Rosina - what are the odds of non identical twins developing the exact same type of cancer at the same time?? crazy!! hope they were both on the mend.
Susie - no my hospital doesn't have a support service like you describe, sounds good though, for those that need it.
Marlyn again - I definitely am not bionic! I still have days where even just walking round Tesco leaves me half dead. The 22k steps in London weren't easy, or even particularly enjoyable (I enjoyed the places we walked to but not getting there) and I had to have a LOT of sit-breaks. My other half is getting good at spotting walls or other suitable sitting spots. There really aren't anywhere enough benches around nowadays! At one point we walked about 20 mins out of our way to find this wall by one of my favourite artists:
Only to find this when we got there....
I burst into tears! All that exertion that half killed me, for a painted over wall 😞
I am so far from being fighting fit 😞 it is beyond frustrating. And I walk so SLOWLY. Jason was being super polite and not complaining but I know he was finding it a bind having to slow to my snail pace.

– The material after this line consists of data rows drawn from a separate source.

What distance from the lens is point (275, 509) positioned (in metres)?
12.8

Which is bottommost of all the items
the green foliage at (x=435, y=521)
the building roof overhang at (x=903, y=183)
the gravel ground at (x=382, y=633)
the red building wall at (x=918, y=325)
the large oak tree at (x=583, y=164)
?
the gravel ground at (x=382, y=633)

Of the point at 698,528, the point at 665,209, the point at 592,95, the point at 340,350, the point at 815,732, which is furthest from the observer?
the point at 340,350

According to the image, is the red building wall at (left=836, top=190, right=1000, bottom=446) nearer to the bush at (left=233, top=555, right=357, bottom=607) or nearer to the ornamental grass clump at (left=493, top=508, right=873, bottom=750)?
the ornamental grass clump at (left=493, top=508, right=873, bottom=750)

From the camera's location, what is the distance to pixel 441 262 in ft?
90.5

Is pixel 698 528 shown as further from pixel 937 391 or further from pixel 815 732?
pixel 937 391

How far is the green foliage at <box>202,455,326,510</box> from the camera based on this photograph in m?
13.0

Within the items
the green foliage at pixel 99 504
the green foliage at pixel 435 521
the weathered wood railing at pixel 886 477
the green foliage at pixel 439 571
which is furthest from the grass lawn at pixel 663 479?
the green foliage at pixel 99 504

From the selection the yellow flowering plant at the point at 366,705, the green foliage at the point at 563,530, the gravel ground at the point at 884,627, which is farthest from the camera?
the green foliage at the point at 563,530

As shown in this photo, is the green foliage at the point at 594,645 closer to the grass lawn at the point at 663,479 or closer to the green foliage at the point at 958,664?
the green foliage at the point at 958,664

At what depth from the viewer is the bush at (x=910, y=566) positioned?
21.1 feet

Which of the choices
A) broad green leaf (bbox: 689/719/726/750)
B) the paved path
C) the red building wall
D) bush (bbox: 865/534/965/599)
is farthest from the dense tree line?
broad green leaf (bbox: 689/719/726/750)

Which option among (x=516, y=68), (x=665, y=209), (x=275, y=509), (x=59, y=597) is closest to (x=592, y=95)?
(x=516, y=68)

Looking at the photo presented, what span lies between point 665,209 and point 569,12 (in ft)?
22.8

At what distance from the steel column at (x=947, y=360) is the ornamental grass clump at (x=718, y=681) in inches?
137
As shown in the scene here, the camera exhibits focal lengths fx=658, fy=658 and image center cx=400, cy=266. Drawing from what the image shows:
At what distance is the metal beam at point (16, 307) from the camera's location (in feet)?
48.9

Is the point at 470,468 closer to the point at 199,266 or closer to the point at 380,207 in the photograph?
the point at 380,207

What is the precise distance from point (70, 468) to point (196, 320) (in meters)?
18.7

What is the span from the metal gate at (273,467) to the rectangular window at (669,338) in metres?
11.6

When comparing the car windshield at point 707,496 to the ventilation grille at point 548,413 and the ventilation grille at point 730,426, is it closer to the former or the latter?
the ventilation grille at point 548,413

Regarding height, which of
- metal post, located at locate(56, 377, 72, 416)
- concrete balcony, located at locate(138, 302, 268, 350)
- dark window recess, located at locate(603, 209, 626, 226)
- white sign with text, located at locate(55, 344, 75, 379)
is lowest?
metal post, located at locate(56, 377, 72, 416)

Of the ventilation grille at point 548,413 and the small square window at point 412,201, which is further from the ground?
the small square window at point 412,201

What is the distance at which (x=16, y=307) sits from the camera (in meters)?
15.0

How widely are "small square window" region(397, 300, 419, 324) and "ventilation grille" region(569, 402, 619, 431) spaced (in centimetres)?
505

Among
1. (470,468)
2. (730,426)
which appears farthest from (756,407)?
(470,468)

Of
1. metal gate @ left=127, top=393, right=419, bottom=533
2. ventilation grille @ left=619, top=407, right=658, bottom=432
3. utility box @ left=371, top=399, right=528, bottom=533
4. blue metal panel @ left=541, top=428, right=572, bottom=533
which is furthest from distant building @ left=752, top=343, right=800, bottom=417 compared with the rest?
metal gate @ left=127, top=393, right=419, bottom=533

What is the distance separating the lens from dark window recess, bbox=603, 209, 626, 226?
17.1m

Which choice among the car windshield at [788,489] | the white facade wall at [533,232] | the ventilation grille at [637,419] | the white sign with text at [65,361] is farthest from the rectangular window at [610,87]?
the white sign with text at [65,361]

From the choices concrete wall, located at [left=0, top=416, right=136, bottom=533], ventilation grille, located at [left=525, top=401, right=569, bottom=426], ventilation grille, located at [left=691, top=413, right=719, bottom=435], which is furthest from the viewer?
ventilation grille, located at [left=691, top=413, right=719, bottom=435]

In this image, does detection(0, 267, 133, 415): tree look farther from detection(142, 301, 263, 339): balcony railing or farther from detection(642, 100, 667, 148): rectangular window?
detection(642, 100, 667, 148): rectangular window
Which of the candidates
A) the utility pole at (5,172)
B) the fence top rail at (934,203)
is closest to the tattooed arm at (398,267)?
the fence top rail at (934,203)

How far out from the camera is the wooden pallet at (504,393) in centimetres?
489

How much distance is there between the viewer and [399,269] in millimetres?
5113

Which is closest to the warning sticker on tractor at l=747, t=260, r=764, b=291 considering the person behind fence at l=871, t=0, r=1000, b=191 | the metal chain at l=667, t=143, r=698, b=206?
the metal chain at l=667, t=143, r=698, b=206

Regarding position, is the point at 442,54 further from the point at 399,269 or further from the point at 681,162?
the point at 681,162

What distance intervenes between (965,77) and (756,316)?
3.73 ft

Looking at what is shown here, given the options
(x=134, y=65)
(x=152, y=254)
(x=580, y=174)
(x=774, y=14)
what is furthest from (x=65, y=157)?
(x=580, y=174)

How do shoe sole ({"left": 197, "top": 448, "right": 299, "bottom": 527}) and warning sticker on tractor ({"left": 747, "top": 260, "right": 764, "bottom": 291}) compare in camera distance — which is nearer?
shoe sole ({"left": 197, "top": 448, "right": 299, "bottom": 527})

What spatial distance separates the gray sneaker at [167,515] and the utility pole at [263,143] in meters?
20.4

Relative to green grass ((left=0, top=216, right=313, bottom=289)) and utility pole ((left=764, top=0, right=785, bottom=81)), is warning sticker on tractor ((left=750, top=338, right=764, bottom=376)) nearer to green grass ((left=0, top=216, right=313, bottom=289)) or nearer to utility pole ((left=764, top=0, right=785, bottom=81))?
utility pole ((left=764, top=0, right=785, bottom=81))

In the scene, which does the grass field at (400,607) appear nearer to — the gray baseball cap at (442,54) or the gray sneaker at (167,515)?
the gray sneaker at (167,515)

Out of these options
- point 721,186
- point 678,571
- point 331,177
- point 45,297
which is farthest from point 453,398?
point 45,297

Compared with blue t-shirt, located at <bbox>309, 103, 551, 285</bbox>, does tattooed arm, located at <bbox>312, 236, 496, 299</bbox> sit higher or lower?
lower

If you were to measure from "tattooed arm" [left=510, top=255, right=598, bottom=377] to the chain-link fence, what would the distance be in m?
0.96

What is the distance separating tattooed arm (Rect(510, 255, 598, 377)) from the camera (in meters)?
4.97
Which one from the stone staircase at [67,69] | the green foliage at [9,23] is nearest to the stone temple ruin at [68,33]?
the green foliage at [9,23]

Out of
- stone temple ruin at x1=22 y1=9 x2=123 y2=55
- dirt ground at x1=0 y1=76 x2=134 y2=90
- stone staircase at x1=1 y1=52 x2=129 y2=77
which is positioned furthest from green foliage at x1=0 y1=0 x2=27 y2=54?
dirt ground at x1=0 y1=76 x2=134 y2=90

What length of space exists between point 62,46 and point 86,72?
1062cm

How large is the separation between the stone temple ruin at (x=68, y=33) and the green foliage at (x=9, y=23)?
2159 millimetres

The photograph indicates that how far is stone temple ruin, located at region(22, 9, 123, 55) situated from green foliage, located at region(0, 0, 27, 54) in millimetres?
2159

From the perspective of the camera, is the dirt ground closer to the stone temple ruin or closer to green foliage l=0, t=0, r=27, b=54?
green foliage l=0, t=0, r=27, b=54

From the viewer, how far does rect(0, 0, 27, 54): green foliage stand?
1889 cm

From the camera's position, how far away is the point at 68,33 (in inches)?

All my whinging aside, I'm quite sure that by December you'll be skipping through the London streets 🙂 that's aaaages away. Try my trick of looking in the other threads for the ladies who had chemo X months before us, to get an idea of how we should feel in X months' time. I love the August 2018 thread - they are exactly 6 months ahead of us and they all seem to be running and swimming an holidaying and most are back to work. It's really encouraging 🙂
Susie again - your hair looks great - you'll be able to kick that wig to the kerb in no time at the rate your own hair is growing back. Not jealous at all (lie 🙂 ) It's great that you already favour a short style so you will only have months to grow your hair back in not years. And that's a really pretty Poppy!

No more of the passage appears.